After respondent employee had been discharged by petitioner employer for alleged dishonest acts, respondent requested his union to file a grievance contesting the discharge. The collective bargaining agreement provided a grievance and arbitration procedure for the resolution of covered disputes. Respondent was represented by the union at an arbitration hearing which resulted in a decision upholding the discharge. Seventeen months later, respondent filed suit in Federal District Court against the union and petitioner under § 301(a) of the Labor Management Relations Act, alleging that the union had breached its duty of fair representation and that petitioner discharged him not for the stated reasons, which it knew to be false, but to replace full-time employees with part-time employees. The court. granted summary judgment for the defendants on the ground that the action was barred by New York's 90-day statute of limitations for actions to vacate arbitration awards. The Court of Appeals reversed, holding that the District Court should have applied New York's 6-year limitations period for breach of contract actions.

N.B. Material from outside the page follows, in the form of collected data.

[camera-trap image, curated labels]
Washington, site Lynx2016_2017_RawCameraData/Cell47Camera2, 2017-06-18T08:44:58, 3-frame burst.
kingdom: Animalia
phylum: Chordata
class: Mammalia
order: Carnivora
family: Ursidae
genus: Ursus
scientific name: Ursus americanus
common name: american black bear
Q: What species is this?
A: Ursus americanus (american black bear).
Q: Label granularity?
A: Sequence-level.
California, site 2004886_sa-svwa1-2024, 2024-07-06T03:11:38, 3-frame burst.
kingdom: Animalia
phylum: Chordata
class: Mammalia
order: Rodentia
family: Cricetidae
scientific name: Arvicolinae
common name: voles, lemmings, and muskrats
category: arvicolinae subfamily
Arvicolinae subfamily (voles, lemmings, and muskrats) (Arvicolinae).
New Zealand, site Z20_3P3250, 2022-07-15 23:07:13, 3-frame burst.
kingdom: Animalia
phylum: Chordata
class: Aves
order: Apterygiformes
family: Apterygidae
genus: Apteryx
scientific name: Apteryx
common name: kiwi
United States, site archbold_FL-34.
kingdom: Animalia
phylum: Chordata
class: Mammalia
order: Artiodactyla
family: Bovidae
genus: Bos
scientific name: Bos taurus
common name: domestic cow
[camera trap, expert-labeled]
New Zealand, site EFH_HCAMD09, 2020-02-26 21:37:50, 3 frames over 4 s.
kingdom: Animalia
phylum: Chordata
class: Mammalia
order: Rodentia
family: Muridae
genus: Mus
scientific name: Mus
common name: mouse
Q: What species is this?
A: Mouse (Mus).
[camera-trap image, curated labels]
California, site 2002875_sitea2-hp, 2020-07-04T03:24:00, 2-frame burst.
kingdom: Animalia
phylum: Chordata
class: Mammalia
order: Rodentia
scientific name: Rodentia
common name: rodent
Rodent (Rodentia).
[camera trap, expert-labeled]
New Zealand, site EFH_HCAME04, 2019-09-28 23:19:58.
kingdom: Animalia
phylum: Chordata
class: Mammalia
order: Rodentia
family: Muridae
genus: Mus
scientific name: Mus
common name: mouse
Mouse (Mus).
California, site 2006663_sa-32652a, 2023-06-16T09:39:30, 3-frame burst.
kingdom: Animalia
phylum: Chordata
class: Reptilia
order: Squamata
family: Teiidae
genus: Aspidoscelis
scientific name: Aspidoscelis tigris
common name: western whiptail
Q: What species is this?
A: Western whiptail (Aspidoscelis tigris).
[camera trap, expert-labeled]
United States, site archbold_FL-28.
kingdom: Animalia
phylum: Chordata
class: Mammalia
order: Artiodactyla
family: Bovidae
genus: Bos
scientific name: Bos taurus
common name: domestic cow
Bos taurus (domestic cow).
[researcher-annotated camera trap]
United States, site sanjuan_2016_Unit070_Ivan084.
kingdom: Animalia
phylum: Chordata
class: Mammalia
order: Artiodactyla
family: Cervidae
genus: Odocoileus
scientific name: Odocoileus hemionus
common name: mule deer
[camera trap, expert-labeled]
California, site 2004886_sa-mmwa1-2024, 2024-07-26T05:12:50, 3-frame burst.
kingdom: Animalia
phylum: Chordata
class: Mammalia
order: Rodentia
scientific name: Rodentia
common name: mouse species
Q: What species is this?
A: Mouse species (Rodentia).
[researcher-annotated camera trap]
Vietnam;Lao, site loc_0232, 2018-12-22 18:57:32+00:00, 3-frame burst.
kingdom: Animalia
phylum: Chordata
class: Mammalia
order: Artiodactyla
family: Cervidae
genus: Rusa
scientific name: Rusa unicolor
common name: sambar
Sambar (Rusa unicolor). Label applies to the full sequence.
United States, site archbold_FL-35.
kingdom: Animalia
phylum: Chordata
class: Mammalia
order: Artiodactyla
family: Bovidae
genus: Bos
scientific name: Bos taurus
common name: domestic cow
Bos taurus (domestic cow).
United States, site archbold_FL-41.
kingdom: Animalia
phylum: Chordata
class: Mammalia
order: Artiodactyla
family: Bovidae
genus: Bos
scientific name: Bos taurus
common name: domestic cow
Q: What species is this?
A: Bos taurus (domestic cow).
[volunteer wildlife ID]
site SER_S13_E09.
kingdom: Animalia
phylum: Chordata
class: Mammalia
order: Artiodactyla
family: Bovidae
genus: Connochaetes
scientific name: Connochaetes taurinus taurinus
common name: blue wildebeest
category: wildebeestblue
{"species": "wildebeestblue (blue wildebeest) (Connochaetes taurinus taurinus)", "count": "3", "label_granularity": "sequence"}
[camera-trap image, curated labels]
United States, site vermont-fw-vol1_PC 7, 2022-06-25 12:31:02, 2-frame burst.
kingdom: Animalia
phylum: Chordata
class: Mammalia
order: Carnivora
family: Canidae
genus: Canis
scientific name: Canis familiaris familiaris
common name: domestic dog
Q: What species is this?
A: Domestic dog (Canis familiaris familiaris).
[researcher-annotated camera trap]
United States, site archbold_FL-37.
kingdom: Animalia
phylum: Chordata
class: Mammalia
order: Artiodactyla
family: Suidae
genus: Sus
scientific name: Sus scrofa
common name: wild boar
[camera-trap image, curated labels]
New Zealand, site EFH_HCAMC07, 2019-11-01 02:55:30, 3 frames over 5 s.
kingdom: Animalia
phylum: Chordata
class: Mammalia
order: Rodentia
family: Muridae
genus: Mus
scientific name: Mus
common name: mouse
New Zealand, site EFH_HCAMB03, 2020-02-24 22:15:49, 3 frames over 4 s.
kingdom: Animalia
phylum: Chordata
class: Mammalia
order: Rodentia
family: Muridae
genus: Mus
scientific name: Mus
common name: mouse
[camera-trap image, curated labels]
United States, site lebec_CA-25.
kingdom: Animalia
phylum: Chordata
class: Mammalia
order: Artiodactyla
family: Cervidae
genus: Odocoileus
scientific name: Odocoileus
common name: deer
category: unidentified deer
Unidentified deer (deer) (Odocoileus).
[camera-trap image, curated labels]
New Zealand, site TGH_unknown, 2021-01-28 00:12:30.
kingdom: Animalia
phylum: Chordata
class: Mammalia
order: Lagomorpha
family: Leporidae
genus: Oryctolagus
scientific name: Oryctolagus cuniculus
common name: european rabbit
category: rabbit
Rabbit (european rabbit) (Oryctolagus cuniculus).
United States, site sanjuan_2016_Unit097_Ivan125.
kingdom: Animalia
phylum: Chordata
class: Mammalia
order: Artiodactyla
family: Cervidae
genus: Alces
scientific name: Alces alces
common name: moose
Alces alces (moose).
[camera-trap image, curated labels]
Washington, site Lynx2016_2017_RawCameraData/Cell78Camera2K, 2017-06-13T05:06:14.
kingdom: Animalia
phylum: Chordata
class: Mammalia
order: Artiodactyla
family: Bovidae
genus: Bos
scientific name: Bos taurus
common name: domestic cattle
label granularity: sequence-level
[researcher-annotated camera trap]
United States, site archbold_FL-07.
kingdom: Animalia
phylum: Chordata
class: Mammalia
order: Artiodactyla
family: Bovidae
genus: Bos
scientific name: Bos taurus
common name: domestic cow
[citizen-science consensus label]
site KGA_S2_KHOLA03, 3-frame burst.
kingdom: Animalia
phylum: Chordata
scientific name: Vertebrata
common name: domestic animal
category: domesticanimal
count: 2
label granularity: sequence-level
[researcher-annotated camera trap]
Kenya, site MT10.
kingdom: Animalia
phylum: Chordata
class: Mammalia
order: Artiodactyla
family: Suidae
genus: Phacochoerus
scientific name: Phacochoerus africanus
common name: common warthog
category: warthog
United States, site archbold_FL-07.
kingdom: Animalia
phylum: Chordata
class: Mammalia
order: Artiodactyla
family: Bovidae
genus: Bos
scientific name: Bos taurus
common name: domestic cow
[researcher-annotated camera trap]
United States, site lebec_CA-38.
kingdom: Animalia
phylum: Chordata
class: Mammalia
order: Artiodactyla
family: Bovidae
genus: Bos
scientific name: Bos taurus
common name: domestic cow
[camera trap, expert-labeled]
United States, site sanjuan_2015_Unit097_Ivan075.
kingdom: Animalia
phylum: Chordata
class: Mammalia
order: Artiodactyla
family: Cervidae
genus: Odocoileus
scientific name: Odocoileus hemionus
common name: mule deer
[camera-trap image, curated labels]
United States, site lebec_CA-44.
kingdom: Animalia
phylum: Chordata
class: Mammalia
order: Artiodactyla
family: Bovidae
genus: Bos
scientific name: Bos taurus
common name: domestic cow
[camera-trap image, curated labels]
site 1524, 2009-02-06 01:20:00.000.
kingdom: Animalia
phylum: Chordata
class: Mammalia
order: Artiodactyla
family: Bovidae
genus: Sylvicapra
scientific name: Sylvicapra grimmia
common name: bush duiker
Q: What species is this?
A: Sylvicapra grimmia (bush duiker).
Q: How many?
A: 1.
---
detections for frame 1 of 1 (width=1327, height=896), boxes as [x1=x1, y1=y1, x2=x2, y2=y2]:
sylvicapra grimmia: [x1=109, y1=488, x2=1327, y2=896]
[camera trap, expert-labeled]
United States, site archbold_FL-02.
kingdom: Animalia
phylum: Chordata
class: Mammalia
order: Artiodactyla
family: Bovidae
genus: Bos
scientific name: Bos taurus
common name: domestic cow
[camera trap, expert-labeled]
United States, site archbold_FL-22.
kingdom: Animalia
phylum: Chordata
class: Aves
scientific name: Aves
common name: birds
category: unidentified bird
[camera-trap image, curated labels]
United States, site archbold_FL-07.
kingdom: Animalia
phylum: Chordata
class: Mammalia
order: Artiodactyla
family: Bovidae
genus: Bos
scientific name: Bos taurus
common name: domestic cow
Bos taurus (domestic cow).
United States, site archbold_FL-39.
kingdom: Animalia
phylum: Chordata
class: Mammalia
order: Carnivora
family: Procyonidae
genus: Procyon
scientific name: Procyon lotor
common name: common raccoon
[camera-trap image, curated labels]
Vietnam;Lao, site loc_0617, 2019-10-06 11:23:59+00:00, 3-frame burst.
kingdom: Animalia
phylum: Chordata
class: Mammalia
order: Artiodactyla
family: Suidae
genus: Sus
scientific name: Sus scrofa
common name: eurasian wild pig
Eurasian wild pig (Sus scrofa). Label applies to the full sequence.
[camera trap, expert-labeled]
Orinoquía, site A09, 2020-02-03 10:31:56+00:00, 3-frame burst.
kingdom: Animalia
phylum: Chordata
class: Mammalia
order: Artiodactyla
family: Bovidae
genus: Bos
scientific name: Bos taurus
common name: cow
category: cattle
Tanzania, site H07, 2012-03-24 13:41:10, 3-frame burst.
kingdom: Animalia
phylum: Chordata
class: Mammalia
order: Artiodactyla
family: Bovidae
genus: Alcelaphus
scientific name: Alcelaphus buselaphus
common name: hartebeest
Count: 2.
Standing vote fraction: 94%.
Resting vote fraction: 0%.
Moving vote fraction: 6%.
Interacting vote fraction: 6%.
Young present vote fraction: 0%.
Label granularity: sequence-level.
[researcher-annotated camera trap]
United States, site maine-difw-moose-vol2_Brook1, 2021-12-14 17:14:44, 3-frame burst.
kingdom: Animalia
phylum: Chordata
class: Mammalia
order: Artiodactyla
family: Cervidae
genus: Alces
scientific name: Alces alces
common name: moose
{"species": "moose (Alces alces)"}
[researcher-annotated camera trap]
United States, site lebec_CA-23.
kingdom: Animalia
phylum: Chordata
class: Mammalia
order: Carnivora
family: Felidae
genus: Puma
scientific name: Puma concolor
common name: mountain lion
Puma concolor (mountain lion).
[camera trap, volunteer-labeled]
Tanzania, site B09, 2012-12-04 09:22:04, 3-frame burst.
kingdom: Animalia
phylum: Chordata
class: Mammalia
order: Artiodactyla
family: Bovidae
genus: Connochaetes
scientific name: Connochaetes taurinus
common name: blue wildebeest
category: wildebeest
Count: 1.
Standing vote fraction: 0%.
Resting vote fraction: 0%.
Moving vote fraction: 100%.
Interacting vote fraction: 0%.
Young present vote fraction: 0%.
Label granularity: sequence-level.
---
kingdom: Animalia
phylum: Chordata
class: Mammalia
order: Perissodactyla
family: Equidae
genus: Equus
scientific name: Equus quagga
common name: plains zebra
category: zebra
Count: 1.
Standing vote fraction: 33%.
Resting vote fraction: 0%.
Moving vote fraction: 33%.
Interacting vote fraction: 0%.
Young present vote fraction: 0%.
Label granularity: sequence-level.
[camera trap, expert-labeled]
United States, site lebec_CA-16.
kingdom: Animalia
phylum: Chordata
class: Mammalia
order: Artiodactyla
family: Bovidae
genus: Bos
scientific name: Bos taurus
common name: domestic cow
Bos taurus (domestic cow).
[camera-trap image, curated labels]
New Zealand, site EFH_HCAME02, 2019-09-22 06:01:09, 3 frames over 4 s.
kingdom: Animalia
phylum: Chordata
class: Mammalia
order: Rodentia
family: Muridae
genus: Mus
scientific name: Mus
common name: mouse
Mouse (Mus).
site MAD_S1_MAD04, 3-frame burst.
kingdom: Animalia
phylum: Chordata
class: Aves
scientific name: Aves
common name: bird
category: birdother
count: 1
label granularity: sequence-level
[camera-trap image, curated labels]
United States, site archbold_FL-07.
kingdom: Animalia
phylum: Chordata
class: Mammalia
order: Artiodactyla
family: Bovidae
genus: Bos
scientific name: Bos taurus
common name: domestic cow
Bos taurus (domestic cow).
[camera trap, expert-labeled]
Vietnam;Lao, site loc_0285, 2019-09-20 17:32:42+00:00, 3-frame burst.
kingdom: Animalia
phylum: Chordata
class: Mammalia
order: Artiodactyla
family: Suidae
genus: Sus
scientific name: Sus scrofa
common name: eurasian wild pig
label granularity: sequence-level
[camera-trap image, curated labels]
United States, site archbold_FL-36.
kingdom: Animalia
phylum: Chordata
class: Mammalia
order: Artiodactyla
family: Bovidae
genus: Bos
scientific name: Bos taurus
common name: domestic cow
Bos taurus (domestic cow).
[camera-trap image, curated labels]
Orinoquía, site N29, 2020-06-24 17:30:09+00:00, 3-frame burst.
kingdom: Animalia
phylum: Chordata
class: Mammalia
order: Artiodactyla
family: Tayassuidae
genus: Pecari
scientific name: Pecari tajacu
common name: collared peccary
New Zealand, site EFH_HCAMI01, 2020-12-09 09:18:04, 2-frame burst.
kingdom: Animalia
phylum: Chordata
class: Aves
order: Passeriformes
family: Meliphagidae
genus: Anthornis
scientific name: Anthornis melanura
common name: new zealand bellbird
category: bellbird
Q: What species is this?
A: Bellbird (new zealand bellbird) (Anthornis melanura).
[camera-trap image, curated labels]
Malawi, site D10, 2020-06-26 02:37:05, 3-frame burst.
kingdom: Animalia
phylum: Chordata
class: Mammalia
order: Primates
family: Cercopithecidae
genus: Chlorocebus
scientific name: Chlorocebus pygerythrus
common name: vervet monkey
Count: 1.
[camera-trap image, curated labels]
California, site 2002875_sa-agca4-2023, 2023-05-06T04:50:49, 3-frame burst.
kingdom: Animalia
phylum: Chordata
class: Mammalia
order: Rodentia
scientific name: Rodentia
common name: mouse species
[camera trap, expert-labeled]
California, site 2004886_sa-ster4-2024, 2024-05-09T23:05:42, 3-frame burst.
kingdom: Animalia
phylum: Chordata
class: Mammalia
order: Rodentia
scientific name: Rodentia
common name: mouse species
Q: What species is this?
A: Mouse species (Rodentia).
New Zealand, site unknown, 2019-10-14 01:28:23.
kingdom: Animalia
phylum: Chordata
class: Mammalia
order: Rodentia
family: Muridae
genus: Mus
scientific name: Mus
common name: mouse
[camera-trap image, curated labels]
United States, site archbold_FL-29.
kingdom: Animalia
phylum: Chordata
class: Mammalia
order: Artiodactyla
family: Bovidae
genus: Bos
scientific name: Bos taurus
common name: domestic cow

Held: Given the choices present here, and the undesirability of the results of the grievance and arbitral process being suspended in limbo for long periods, the District Court properly chose the 90-day period for the bringing of an action to vacate an arbitration award. Cf. Hines v. Anchor Motor Freight, Inc., 424 U. S. 554. Pp. 451 U. S. 60-64.

(a) The timeliness of a § 301 suit is to be determined, as a matter of federal law, by reference to the appropriate state statute of limitations, and the determination of which limitations period is the most appropriate depends upon the nature of the federal claim and the federal policies involved. Auto Workers v. Hoosier Cardinal Corp., 383 U. S. 696. Pp. 451 U. S. 60-61.

(b) Although not styled as one to vacate the arbitration award, respondent's suit, if successful, would have that direct effect. He raised the same claim that was raised before the arbitrators -- that he was discharged in violation of the collective bargaining agreement. He sought the same relief -- reinstatement with full backpay. While his underlying claim against his employer was based on the collective

Page 451 U. S. 57

bargaining agreement, the indispensable predicate for the § 301(a) action was not a showing under traditional contract law that the discharge was a breach of the agreement, but instead that the union breached its duty of fair representation. Since the arbitrators' conclusion was, under the collective bargaining agreement, "binding on all parties," respondent was required to show that the union's duty to represent him fairly at the arbitration had been breached before he was entitled to reach the merits of his contract claim. Thus, the suit is more analogous to an action to vacate an arbitration award than to a straight contract action. Pp. 451 U. S. 61-62.

(c) An employee's unfair representation claim against his union, even though his employer may ultimately be called upon to respond in damages if he is successful, is more a creature of "labor law" as it has developed since the enactment of § 301 than it is of general contract law. And one of the leading federal policies in this area is the relatively rapid disposition of labor disputes. The system of industrial self-government, with its heavy emphasis on grievance, arbitration, and the "law of the shop," could easily become unworkable if a decision which has given "meaning and content" to the terms of an agreement, and even affected subsequent modifications of the agreement, could suddenly be called into question as much as six years later. Pp. 451 U. S. 63-64.

624 F.2d 394, reversed.

REHNQUIST, J., delivered the opinion of the Court, in which BURGER, C.J., and BRENNAN, WHITE, MARSHALL, BLACKMUN, and POWELL, JJ., joined. BLACKMUN, J., filed a concurring opinion, post, p. 451 U. S. 64. STEWART, J., filed an opinion concurring in the judgment, post, p. 451 U. S. 65. STEVENS, J., filed an opinion concurring in part and dissenting in part, post, p. 451 U. S. 71.